Looking to ingest logs from O365 using the Microsoft Cloud Services app and having trouble with linking the O365 Account. Does the Redirect URL need to be accessible from the Internet? I wasn't able to find a straight answer within the documentation. I'm getting error after I type in credentials to authenticate with O365:
AADSTS70001: Application with identifier 'xxxxxxxxxxxxxxxxxxxxxxxxxxxx' was not found in the directory xxxxxx.com
The redirect URL does not need to be accessible from the Internet. The error you are experiencing sounds like a misconfiguration of the Application ID (a.k.a. Client ID).
BUT, I would highly recommend using the Splunk Add-on for Microsoft Office 365 instead.
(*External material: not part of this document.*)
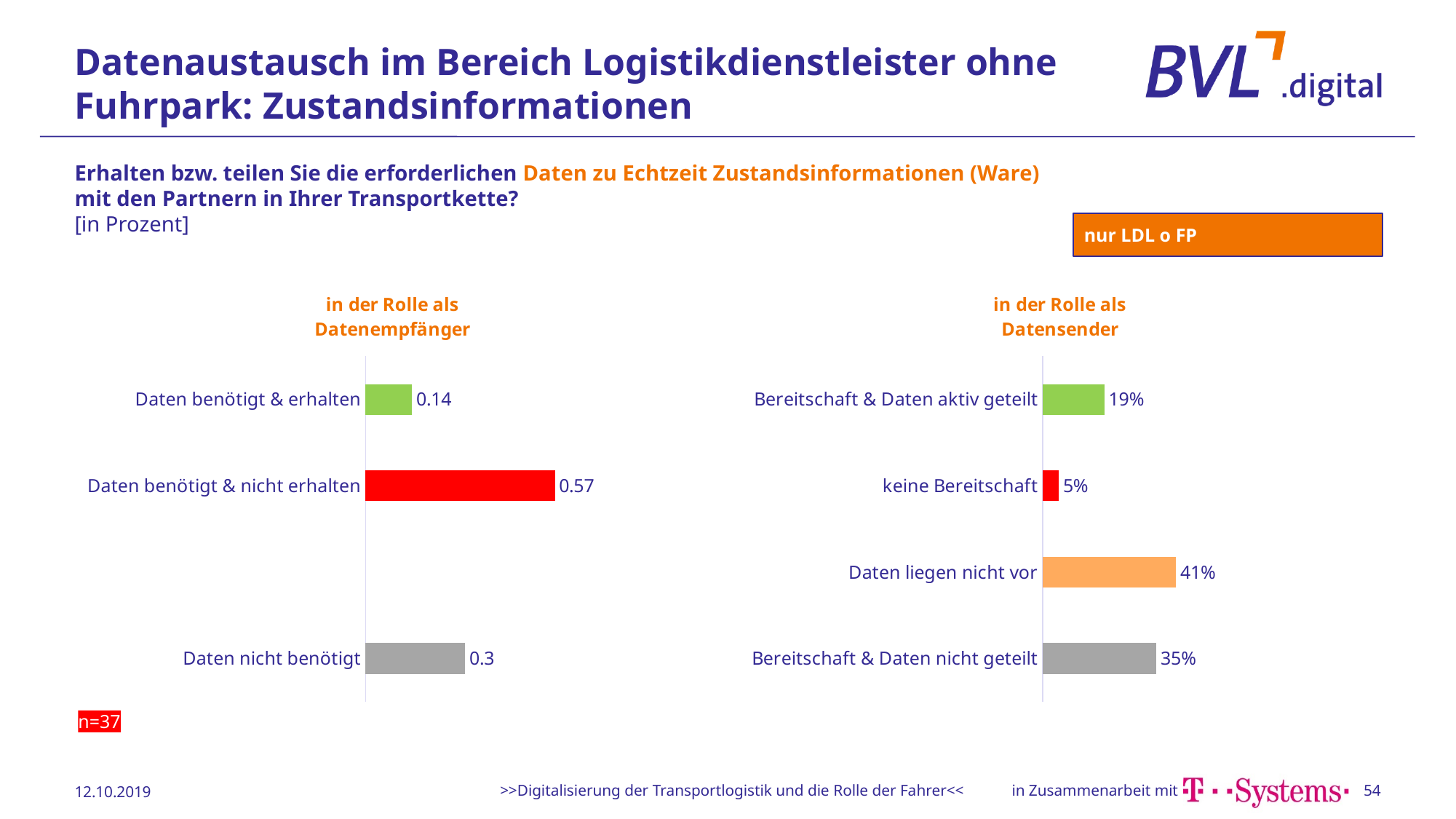
In the chart 'in der Rolle als Datenempfänger', what is the value for 'Daten benötigt & nicht erhalten'? 0.57 What kind of chart is the chart 'in der Rolle als Datenempfänger'? Bar chart In the chart 'in der Rolle als Datensender', what is the value for 'Daten liegen nicht vor'? 41% In the chart 'in der Rolle als Datensender', which is larger: 'Bereitschaft & Daten aktiv geteilt' or 'Bereitschaft & Daten nicht geteilt'? Bereitschaft & Daten nicht geteilt In the chart 'in der Rolle als Datenempfänger', which category has the highest value? Daten benötigt & nicht erhalten In the chart 'in der Rolle als Datensender', what is the difference between 'Daten liegen nicht vor' and 'Bereitschaft & Daten nicht geteilt'? 6% How many categories are shown in the chart 'in der Rolle als Datensender'? 4 In the chart 'in der Rolle als Datenempfänger', which category has the lowest value? Daten benötigt & erhalten In the chart 'in der Rolle als Datensender', which category has the highest value? Daten liegen nicht vor In the chart 'in der Rolle als Datenempfänger', what is the difference between 'Daten benötigt & nicht erhalten' and 'Daten benötigt & erhalten'? 0.43 In the chart 'in der Rolle als Datensender', what is the value for 'keine Bereitschaft'? 5% In the chart 'in der Rolle als Datenempfänger', what is the value for 'Daten nicht benötigt'? 0.3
The consent framework steps (all that redirect stuff) have been removed in that add-on and some improvements have been made as well for O365 data ingestion.
The challenge to using the Splunk Add-on for Microsoft Office 365, is that the Microsoft Office 365 App for Splunk depends on the Splunk Add-on for Microsoft Cloud Services. The Splunk Add-on for Microsoft Office 365 does not pull back all the same sourcetypes and extractions as the Splunk Add-on for Microsoft Cloud Services does. So the App panels are no longer populating. This just means we have to update all the code, but just so you know.
Sounds like there is some more configuration you need to do on the Azure side for the API piece. You don't need the redirect URL internet facing from what I can tell from our setup. The app just needs to be able to reach out via 443 and have the open session. Possibly using the wrong ID string when you setup the Azure API piece for the app/splunk configuration?